A six-year-old girl’s video went viral sometime back in which she sought changes in the timing of online classes. The video was a display of innocence and she attracted the attention of common people and of those in positions of power. Orders were issued and a new policy for online classes was drafted on notice of a few days. The video and the new policy that followed, however, also highlight a deep administrative mess.
Online classes have been a reality of pandemic days, making them at least one year old. The fact that the education department had not adopted a scientific approach to putting such a policy for a year is evidence of laziness, or incompetence, or, worst, both. It shouldn’t have waited for a kid’s video to do a much-needed policy revamp.
Online classes are a compulsion dawned by the pandemic and also a health hazard. The increased screen time on mobile phones is bad for students and yet the education department had no idea about it, and even if it had, it did nothing to ease the hazards. The education department needs to have more engagement with teachers, students and their parents and actually work on that feedback. This is how the modern world behaves. Bureaucratic arrogance of know-it-all doesn’t work in this fast evolving world.

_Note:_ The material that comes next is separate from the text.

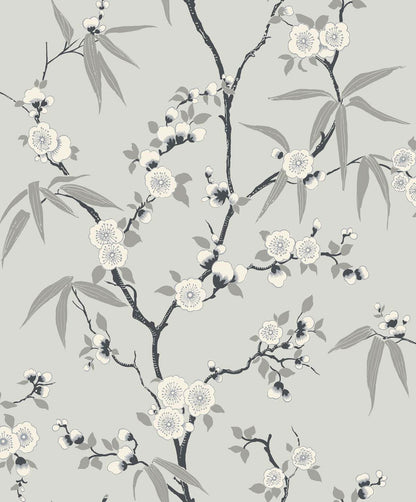 Seabrook White Heron Floral Blossom Trail Wallpaper - Stormy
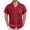 Red, variant on Mens Pocket Short Sleeve Summer Shirts Floral Button Down Summer Beach Shirts Loose Breathable Tees T Shirt Summer Shirts Men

The education department also owes an explanation into another video; of a young man who committed suicide for sake of his teacher father whose salary was withheld for two years. In any civilized part of the world, that suicide would have led to the filing of a criminal case and resignations; heads would have rolled. The education department should do a quick assessment of its working model. That it did nothing for a year and was then forced to do the policy revision by a six-year-old girl means it needs a lot of soul-searching.